As the 2022 Winter Olympics rumble on in Beijing, here at PCS Instruments we thought we would focus on a very particular and interesting sport from the roster… Curling!
Curling is played by two teams who take it in turns to slide stones made of granite towards a target – known as the House, and whichever team has the most stones nearest the center of the house wins the points. But why is curling so interesting to us as an engineering company you might ask? Well as a company which focuses on friction and the development of machines which test frictional properties, curling applies to us more than almost any other.
This is because although curling teams and tactics are highly developed and skill focused (Olympic-level curlers can get the stones to within centimetres of where they were aiming), ironically, scientists still can’t agree on the fundamental physics of how curling works!
Were you to slide and spin any flat-bottomed object with a circular base along a flat surface, the object (say a glass on a table) would spin off in the opposite direction of the spin you placed on it; you spin the glass clockwise and it would move to the left, and vice versa.
This is due to the glass tipping forward as it moves, adding more weight to the leading edge, thus adding more friction to that leading edge. As the leading edge turns to the right, it’s met with more resistance than the back edge (which is turning to the left) does. Thus, the clockwise-spinning bottle follows the path of least resistance, curling to the left.
This applies to every object on earth except for one, and no extra points for guessing which one! Curling stones are the only object known to curl in the same direction as the spin put on them. Scientists have a variety of theories about why this happens, with two theories leading the way.
The first was proposed by Mark Shegelski from the University of Northern British Columbia, who theorised that the curling stone tips forward slightly as it slides (just like the glass). The added pressure warms the ice slightly and creates a thin film of water that can act as a lubricant. This in turn reduces the friction in the front to below the level at the back, essentially reversing the glass-on-table mechanism of friction.

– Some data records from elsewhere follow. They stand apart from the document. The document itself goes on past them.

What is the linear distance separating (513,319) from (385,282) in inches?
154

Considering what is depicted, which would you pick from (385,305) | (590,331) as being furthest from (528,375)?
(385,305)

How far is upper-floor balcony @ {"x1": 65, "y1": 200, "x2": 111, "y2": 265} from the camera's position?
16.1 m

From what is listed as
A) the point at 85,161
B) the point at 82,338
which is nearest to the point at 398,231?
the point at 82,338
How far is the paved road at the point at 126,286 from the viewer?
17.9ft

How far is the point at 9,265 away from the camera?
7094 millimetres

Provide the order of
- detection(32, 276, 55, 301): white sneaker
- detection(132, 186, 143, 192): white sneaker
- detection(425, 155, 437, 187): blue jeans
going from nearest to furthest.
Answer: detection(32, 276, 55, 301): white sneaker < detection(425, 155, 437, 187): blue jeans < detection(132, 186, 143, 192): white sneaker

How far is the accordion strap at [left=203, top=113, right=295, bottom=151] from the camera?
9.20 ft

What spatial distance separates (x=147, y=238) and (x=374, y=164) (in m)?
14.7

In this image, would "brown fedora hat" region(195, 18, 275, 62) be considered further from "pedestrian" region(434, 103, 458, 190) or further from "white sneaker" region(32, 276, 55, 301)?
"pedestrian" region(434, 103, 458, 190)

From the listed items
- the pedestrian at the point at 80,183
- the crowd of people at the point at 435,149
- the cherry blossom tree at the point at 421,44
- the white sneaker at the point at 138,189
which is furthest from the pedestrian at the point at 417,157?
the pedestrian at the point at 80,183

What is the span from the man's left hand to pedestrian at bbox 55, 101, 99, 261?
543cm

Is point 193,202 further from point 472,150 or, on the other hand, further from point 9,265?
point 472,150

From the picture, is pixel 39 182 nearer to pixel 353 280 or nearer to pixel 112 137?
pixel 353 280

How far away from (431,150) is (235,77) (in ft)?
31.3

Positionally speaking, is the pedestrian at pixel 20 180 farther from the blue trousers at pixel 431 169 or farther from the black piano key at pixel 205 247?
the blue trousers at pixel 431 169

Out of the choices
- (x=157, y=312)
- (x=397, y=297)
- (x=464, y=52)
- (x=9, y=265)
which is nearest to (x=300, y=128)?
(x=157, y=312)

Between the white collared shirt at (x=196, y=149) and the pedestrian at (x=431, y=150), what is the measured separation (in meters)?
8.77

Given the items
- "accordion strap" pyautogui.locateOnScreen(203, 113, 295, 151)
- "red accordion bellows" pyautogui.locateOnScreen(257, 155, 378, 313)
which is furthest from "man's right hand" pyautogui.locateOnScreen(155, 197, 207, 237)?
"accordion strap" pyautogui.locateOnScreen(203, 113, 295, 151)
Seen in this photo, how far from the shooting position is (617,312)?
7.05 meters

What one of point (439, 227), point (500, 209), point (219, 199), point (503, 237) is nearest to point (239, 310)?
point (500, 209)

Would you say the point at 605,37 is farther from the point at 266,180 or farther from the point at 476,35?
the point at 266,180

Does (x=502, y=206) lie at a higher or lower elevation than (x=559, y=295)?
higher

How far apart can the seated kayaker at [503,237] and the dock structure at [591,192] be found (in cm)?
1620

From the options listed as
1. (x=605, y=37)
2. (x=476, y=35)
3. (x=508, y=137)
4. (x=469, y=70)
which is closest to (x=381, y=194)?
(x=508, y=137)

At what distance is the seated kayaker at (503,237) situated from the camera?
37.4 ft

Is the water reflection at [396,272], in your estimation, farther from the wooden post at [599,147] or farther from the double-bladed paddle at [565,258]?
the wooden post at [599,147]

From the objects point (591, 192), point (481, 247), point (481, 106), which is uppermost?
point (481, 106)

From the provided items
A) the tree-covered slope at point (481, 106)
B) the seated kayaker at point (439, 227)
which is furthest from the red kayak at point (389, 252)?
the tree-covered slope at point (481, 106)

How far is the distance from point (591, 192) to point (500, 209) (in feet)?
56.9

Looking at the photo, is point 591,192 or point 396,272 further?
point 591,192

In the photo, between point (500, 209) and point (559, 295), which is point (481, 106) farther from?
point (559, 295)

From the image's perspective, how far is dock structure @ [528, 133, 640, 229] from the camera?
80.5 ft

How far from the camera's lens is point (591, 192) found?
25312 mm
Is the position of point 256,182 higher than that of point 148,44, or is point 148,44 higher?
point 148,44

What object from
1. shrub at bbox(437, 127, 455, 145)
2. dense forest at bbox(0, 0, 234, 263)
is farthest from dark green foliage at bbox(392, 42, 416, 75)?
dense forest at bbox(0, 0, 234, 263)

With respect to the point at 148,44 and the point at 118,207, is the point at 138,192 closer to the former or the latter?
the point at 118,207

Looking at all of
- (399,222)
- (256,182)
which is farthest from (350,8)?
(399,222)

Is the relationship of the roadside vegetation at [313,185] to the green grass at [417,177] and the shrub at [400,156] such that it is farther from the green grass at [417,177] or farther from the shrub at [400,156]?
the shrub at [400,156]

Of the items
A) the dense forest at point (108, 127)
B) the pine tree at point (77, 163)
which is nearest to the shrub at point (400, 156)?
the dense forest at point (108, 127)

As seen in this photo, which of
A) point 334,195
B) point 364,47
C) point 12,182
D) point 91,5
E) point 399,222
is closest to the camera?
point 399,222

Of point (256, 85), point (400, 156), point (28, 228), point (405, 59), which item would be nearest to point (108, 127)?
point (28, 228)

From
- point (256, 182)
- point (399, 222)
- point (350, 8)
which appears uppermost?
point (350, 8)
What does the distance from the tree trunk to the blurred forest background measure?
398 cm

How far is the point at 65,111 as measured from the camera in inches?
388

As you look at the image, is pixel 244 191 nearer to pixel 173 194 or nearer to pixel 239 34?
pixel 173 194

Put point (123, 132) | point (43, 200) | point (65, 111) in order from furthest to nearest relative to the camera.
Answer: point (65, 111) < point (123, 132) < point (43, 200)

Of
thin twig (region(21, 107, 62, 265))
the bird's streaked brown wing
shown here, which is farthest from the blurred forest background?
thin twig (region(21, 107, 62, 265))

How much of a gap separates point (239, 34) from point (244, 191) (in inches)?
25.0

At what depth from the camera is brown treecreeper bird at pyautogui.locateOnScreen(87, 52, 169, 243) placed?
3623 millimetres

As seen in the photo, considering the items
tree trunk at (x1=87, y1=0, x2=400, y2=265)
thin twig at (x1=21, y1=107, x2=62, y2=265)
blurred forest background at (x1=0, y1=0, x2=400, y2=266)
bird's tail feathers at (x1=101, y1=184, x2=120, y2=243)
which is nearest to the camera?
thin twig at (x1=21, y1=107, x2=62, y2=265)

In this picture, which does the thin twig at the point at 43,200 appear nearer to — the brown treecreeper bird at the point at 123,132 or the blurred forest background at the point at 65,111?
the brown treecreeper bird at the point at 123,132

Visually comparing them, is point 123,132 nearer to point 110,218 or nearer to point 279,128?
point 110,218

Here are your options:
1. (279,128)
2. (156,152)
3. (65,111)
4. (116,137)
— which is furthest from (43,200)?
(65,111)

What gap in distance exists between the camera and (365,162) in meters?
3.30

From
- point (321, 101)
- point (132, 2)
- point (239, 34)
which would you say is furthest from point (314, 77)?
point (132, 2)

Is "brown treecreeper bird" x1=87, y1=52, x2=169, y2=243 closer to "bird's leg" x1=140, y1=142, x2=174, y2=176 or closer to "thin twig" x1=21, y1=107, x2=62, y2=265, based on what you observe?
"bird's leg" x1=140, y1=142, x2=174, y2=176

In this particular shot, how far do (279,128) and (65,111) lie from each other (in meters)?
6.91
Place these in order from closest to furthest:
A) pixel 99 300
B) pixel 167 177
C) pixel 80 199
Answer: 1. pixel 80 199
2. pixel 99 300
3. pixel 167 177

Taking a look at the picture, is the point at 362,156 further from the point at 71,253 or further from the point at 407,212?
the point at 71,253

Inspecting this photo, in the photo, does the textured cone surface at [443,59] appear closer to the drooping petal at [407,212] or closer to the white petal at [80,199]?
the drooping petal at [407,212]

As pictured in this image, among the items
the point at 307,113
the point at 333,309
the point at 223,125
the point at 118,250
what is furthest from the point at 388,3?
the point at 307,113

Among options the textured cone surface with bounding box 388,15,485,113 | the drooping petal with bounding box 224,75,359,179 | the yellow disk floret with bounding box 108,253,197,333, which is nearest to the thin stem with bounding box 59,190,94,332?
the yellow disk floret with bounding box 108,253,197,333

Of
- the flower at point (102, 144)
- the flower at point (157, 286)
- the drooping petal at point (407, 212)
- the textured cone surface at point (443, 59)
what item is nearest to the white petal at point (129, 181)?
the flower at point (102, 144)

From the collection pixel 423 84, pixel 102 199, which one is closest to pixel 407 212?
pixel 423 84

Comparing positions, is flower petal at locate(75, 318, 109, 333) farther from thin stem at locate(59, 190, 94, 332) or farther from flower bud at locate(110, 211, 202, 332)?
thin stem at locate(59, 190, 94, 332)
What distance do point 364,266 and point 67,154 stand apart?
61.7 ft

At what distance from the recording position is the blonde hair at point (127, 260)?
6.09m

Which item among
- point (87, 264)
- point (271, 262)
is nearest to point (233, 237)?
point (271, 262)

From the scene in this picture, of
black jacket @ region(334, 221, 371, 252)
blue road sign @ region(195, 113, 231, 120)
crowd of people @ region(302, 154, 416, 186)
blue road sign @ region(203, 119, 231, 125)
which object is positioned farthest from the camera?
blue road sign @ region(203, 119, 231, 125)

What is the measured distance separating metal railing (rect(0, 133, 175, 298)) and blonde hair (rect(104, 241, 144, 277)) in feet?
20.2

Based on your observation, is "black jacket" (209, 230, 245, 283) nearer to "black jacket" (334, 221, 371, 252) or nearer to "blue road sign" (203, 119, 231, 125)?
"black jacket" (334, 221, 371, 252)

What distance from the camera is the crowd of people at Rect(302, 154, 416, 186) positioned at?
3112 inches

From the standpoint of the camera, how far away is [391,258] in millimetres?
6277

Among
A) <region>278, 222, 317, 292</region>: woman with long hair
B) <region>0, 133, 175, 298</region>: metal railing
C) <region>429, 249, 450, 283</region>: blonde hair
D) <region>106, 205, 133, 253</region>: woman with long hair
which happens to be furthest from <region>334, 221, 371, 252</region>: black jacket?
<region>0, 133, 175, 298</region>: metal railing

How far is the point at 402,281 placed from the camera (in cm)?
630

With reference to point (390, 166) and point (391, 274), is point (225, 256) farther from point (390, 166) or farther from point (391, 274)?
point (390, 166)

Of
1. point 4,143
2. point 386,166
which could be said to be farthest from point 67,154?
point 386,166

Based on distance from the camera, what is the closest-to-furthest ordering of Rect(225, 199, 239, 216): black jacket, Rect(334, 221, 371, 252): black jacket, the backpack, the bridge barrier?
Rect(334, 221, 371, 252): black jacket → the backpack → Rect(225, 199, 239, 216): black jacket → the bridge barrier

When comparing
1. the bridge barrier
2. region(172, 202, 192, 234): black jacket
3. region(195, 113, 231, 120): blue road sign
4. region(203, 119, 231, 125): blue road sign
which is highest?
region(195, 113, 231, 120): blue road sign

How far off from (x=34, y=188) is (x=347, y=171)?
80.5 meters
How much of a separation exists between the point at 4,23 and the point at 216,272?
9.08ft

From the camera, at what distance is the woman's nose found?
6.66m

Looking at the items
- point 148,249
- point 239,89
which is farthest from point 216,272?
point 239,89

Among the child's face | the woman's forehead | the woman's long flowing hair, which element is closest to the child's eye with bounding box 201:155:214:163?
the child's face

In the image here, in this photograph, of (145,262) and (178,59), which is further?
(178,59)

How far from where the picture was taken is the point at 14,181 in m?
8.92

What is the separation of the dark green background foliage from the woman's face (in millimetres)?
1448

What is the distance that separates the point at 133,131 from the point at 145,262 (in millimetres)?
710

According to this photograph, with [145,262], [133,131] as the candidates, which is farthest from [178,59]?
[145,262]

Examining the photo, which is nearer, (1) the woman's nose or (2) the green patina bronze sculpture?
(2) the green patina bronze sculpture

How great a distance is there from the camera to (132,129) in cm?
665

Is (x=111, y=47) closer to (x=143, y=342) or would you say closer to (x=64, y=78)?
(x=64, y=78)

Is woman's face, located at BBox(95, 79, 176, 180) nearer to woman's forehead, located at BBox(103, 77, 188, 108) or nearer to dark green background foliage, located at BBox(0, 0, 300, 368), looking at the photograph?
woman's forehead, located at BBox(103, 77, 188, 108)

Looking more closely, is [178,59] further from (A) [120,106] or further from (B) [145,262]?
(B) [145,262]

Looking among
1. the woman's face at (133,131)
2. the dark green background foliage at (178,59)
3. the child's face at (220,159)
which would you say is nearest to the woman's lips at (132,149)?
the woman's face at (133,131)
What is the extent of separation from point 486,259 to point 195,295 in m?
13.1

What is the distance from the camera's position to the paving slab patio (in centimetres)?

The second leading theory is proposed by Harald Nyberg and his colleagues at Uppsala University. They propose that as the curling stone glides down the ice sheet, the contact surface (or running band) of the stone leaves scratches on the ice in the direction of rotation. The scratches are laid down by the leading edge of the running band, so that when the back edge glides over them it is very likely to follow them, causing the stone to curl in the direction of rotation.
Although both groups disagree with each other, they both agree that more research is needed on this unique physics phenomenon, and we at PCS Instruments agree! Any further study of friction is a good thing in our books.